Brahms hat sein „Requiem“ auf Deutsch geschrieben, entkoppelt von der katholisch-lateinischen Requiem-Tradition steht der Mensch im Mittelpunkt, sein Leiden an der Gewissheit des Vergänglichen und das Versprechen des Trostes aus der Offenbarung (Johannis 14,13). Doch Urs Dietrich glaubt wohl nicht an diesen Trost, immer wieder suggerieren seine Bilder Vergeblichkeit. Im dritten Satz irren seine Tänzer im Video wie Gehetzte in leeren Gängen umher, während Martin Kronthaler „Herr, lehre doch mich, dass ein Ende mit mir haben muss.“ in kraftvollem Bariton anstimmt. „Wes soll ich mich trösten?“: Nur kurz huschen leibhaftige Tänzer mit Lichtern durch die Seitengänge des Doms. Man muss Trost auch sehen wollen.
Die Auf- und Abgänge der zwei Sänger löst Dietrich wunderbar, indem er sie unmerklich mit den Tänzern hereinströmen oder abrupt fliehen lässt, wenn diese zwischen den Sätzen immer mal wieder den Mittelgang durchschreiten oder -rennen. Martin Kronthaler überzeugt mit wohliger Tiefe und guter Artikulation, während der Sopran von Sara Hershkowitz zwar in süßlicher Dramatik schwelgt, leider jedoch ganze Silben verschluckt und damit einen Großteil des Textes schuldig bleibt. Markus Poschner führt die gewaltige Besetzung sensationell präzise und in angemessenen Tempi, wird nur teils zu üppig im Klangvolumen. Vor allem der Chor leistet Herausragendes mit klaren Einsätzen, ausgewogenem Klangbild und erfreulichem Konsonantenreichtum.
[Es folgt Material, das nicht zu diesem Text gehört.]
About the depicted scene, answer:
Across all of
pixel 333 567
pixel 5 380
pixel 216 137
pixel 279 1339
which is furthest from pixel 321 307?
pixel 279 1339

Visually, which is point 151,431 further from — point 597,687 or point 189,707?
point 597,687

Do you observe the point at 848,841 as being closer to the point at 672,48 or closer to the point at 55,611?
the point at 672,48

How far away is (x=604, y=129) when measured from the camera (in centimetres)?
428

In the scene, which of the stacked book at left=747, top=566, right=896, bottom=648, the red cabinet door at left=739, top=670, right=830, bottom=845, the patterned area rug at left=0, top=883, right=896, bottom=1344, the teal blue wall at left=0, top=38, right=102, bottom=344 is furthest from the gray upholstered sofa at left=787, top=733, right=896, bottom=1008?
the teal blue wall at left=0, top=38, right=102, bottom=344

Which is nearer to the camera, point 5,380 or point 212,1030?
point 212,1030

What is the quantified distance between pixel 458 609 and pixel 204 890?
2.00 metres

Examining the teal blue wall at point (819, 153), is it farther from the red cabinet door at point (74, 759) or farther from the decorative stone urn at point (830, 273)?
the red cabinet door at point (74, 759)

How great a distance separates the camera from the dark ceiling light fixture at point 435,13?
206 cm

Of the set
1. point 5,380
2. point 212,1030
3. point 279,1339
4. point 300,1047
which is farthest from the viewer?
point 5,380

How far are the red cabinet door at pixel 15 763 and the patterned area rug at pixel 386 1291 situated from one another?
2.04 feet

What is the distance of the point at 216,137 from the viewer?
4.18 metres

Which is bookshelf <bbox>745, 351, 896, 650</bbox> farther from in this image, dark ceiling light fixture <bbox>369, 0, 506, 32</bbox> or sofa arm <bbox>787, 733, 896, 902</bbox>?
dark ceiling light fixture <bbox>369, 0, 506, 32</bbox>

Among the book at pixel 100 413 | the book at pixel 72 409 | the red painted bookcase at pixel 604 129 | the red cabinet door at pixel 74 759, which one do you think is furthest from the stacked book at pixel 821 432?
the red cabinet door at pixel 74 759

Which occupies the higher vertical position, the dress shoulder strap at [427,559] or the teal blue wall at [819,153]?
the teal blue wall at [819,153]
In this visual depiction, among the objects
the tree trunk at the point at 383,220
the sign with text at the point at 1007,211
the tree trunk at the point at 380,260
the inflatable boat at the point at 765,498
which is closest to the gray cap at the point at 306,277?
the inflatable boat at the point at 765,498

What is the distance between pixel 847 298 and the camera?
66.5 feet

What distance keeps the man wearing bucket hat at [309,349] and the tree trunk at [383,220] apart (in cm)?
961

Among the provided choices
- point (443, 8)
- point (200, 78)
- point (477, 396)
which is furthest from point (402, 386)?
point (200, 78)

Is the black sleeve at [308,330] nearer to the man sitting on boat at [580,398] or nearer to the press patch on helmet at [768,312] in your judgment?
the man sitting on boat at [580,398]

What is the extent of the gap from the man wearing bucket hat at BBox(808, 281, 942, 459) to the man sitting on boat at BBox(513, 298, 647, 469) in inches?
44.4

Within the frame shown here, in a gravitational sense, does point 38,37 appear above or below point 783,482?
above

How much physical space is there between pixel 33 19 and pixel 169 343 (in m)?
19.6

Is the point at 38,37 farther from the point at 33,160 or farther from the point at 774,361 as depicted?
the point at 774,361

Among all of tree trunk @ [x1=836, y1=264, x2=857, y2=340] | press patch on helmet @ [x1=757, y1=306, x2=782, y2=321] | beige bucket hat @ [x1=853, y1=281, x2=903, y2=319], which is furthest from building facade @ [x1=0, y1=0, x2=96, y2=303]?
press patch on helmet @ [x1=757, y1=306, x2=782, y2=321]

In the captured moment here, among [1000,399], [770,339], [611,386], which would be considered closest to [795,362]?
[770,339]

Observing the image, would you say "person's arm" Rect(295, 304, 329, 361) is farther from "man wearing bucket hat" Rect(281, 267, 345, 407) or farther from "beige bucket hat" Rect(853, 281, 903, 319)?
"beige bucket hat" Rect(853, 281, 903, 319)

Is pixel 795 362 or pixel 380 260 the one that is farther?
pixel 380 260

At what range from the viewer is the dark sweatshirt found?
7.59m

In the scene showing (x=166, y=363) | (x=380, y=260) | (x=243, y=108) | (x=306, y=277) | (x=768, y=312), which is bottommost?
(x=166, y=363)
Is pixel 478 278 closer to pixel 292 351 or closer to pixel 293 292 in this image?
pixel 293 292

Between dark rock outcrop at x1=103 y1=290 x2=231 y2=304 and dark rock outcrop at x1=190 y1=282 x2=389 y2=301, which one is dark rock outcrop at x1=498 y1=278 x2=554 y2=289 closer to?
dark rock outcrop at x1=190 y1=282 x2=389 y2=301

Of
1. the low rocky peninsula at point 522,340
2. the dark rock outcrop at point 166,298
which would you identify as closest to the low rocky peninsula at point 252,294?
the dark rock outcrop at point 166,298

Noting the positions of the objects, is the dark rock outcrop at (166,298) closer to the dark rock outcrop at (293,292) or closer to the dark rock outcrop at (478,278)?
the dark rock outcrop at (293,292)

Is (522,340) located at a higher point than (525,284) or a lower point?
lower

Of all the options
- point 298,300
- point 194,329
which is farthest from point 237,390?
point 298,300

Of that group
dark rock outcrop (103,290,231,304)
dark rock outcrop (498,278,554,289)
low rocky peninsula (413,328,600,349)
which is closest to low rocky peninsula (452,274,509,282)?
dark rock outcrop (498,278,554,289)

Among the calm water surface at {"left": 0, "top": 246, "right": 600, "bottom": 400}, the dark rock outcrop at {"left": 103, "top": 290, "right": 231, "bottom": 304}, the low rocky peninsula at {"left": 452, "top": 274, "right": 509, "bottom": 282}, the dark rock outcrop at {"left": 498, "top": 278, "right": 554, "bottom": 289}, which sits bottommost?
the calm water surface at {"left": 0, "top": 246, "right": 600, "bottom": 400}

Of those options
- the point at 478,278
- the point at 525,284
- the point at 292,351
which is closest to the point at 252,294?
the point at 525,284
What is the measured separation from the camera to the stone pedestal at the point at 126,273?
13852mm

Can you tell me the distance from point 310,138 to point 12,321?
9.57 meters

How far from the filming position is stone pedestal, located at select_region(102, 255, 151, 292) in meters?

Im Zentrum des Requiems steht der 4. Satz „Wie lieblich sind deine Wohnungen Herr Zebaoth.“ Doch in den Filmsequenzen bei Urs Dietrich winkt in den himmlischen Gefilden keine Erlösung. Zwar sind seine Tänzer in weißen Tüll gehüllt, einige in sich versunken wie schlafende Kinder, doch je mehr Einblick man in die leeren, weißen Räume erhält, die sie durchstreifen, desto absurder wird es: Ein Tänzer mit Boxhandschuhen, einer mit Mundschutz, einer, der die Pupillen bis in die Augenhöhle eindreht. Irr sind sie, schützen wollen sie sich, doch wovor? Wo Brahms uns eine großes Werk des Trostes hinterlassen hat, flüstert uns Urs Dietrich zu: Täuscht euch nicht, alles Hoffen ist ja doch vergebens.